The population of 4 million Lebanese is now housing more than 1.5 million Syrian refugees, and another 200,000 long-standing Palestinians. This imposes considerable costs on the state, in areas such as security, environmental degradation, infrastructure, education and health. In recent years, more Syrian babies have been born in Lebanon than Lebanese babies.

With increased competition for low-skilled labour in particular, youth unemployment has risen to more than 20%, and in 2016 the country lost $2bn in cash remittances to Syria. Mr Bifani says that, since it began, the Syrian fallout has cost some $20bn in non-achieved growth and increased expenditure.

Remarkably, the resident population has not yet displayed any notably violent resentment towards their uninvited guests. But the state needs help, in the form of humanitarian and security support, macro-financial assistance and development aid. It has about half the humanitarian assistance it needs, a certain amount of concessional funding for rural road and employment projects, and no macro-financial support.

Mr Bifani points out that the election of a president is a positive for attracting international financial assistance, since he will have the ear of key donors. “We now have proper representation of Lebanon at the highest level,” he says.

Hydrocarbon hopes

One of the more promising hopes for the Lebanese economy may be the eventual production of offshore hydrocarbons. Surveys show reserves of 2700 billion cubic metres of gas and 850 million barrels of oil, the government says. That would be more than enough to satisfy the country’s own fuel needs for a long time to come and generate plenty of foreign exchange.

But while some politicians talk of revenues in the hundreds of millions of dollars, cooler heads warn that until wells have actually been drilled, no one really knows what is down there.

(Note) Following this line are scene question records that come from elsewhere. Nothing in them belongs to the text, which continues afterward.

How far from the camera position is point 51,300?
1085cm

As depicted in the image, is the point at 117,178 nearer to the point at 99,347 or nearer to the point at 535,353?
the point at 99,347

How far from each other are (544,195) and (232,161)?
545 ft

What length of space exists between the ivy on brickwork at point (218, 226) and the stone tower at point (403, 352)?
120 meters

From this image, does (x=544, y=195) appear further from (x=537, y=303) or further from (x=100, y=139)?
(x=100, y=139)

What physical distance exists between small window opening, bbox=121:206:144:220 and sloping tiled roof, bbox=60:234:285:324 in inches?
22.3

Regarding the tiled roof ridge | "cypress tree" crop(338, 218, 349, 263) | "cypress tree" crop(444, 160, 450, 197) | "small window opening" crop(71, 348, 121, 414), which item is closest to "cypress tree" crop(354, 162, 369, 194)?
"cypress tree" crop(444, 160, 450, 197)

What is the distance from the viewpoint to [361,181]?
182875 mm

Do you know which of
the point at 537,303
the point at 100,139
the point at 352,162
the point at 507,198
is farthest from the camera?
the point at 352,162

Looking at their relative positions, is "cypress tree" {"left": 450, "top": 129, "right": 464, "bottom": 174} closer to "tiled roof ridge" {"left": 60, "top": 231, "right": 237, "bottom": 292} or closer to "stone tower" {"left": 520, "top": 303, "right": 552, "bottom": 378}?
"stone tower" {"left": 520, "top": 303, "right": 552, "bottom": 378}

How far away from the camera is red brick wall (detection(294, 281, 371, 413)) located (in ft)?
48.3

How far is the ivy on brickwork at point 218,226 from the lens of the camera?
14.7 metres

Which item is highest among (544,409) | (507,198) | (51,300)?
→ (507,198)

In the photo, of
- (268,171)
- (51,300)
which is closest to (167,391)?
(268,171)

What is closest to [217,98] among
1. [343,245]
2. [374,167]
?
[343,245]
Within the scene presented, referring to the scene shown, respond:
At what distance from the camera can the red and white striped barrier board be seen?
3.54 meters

For now, the economy grinds on. First-quarter 2017 tourist arrivals and Beirut hotel occupancies were up by 13% and 14%, respectively, compared with a year earlier, suggesting a modest recovery in tourism. Construction permits, another important indicator, were slightly down, however.

The latest Bloomberg quarterly survey of economists shows a consensus real GDP growth forecast of 1.6% in 2017. The World Bank is more generous, predicting 2.5%, as long as the political process does not slide back into stalemate. Its figure assumes improvements across the tourism, real estate and construction sectors.

The World Bank sums up the view of many when it says, in its latest Economic Monitor, that Lebanon now has a “unique window of opportunity” to mitigate impending risks and tackle pressing development challenges. It itemises a menu of reforms to “turn the page of inaction and decline”, including the enactment of pending laws on public procurement and public-private partnership, fiscal reforms and power generation projects. Top of the list, however, is ratification of the 2017 budget.